== Short problem a ==
Restate the post on undefined behavior from "First of all, you" up to and including "of an expert.", switching "annoying" to "irritating".

== Source passage ==
[This article was originally posted on March 21, 1995, in the midst of a thread on undefined behavior. I have edited the text slightly for this web page.]
Newsgroups: comp.lang.c From: scs@eskimo.com (Steve Summit) Subject: Re: Quick C test - whats the correct answer??? Message-ID: <D5swGz.4Cv@eskimo.com> Summary: why is undefined behavior undefined? References: <fjm.58.000B63C1@ti.com> <D5JLGy.A63@tigadmin.ml.com> Date: Tue, 21 Mar 1995 17:26:59 GMT
In article <D5JLGy.A63@tigadmin.ml.com>, Jim Frohnhofer (jimf@nottingham.ml.com) writes:
> In article 000B63C1@ti.com, fjm@ti.com (Fred J. McCall) writes: >> That's right, and that's why you should listen to him (and to me, and to >> everyone else telling you this). The REASON it is undefined is BECAUSE THE >> STANDARD SAYS SO. > > I may regret this, but I'll jump in anyway. I accept that the behaviour > of such a construct is undefined simply because the Standard says so. But > isn't it legitimate for me to ask why the Standard leaves it undefined?
It is, but you should probably be careful how you ask it. If you're not careful (you were careful, but most people aren't), it ends up sounding like you don't believe that something is undefined, or that you believe -- and your compiler happens to agree -- that it has a sensible meaning. But as long as we're very clear in our heads that we're asking the abstract, intellectual question "Why are these things undefined?", and not anything at all practical like "How will these things behave in practice?", we may proceed.
The first few answers I give won't be the ones you're looking for, but towards the end I may present one which you'll find more satisfying.
First of all, you might want to take a look at who's saying what. I'll grant that statements such as Fred's above can be annoying. I agree completely that it's usually very good to know the reasons behind things. But if the people who have been posting to comp.lang.c the longest, and who have been programming in C for the longest and with the most success, keep saying "it's undefined, it's undefined, quit worrying about why, just don't do it, it's undefined", they might have a good reason, even if they don't -- or can't -- say what is, and that might be a good enough reason for you, too.
I've been programming in C for, oh, 15 years now. For at least
10 of those years, I've been regarded as somewhat of an expert.
For going on 5 of those years, I've been maintaining the
comp.lang.c FAQ list. I am someone who is usually incapable of
learning abstract facts unless I understand the reasons behind
them. When I used to study for math tests, I wouldn't memorize
formulas, I'd just make sure that I could rederive them if I
needed them. Yet for most of the 15 years I've been programming
in C, I simply could not have told you why i=i++
is undefined.
It's an ugly expression; it's meaningless to me; I don't know
what it does; I don't want to know what it does; I'd never write
it; I don't understand why anyone would write it; it's a mystery
to me why anyone cares what it does; if I ever encountered it in
code I was maintaining, I'd rewrite it. When I was learning C
from K&R1 in 1980 or whenever it was, one of their nice little
sentences, which they only say once, and which if you miss you're
sunk, leaped up off the page and wrapped itself around my brain
and has never let go:
Naturally, it is necessary to know what things to avoid, but if you don't know how they are done on various machines, that innocence may help to protect you.As it happens, it's possible to read K&R too carefully here: the discussion at the end of chapter 2 about
a[i] = i++
suggests
that it's implementation-defined, and the word "unspecified"

== Records for this task ==
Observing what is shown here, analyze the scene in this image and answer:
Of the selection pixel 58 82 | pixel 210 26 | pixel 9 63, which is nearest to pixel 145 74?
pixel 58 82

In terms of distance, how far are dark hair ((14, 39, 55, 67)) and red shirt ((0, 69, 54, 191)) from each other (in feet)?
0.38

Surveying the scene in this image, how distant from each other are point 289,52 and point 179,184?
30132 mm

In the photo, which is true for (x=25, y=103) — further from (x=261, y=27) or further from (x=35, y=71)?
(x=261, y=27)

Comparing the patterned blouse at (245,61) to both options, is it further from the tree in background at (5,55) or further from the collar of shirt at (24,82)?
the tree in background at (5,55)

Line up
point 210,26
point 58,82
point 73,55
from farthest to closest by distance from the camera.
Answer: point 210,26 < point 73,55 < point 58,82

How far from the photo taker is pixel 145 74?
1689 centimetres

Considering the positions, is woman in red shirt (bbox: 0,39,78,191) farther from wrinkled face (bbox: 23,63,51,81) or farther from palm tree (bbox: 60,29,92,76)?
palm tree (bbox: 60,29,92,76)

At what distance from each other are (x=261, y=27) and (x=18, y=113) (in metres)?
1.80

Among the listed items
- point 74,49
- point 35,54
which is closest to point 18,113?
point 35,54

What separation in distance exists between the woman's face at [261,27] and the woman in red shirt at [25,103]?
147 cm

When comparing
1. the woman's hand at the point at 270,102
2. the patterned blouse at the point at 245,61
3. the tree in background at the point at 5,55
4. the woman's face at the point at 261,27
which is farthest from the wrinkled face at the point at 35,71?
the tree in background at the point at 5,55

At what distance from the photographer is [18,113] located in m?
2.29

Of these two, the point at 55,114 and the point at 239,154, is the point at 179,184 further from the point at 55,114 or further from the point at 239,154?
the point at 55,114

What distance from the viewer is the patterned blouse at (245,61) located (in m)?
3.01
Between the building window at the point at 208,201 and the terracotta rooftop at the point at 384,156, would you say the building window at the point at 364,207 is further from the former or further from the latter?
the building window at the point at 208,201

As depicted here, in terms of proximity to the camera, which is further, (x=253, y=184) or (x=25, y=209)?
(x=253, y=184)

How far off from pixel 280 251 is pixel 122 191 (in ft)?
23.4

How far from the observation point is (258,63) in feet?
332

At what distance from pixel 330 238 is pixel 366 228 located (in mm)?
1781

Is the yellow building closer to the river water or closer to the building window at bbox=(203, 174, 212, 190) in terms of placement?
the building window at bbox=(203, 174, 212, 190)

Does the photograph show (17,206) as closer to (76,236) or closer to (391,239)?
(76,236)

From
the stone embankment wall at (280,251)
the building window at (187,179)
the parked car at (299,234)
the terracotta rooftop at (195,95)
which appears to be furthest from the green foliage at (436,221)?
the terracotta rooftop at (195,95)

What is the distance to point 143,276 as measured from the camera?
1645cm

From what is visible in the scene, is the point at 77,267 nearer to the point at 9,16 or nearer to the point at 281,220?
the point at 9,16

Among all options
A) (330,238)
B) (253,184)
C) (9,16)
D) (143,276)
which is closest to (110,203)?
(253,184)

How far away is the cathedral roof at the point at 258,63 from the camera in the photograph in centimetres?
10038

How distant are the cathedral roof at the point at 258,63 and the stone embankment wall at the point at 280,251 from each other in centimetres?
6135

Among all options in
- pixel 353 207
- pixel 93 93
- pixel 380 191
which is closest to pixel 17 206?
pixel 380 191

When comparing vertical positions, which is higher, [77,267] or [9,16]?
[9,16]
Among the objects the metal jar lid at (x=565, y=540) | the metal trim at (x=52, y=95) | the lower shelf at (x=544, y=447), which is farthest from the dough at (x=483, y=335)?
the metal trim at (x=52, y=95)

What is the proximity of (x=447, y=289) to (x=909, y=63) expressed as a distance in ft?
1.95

== Short problem b ==
Return each line of the listing that contains the word "feet".

== Exercise result a ==
First of all, you might want to take a look at who's saying what. I'll grant that statements such as Fred's above can be irritating. I agree completely that it's usually very good to know the reasons behind things. But if the people who have been posting to comp.lang.c the longest, and who have been programming in C for the longest and with the most success, keep saying "it's undefined, it's undefined, quit worrying about why, just don't do it, it's undefined", they might have a good reason, even if they don't -- or can't -- say what is, and that might be a good enough reason for you, too.
I've been programming in C for, oh, 15 years now. For at least
10 of those years, I've been regarded as somewhat of an expert.

== Exercise result b ==
In terms of distance, how far are dark hair ((14, 39, 55, 67)) and red shirt ((0, 69, 54, 191)) from each other (in feet)?
How far from the observation point is (258,63) in feet?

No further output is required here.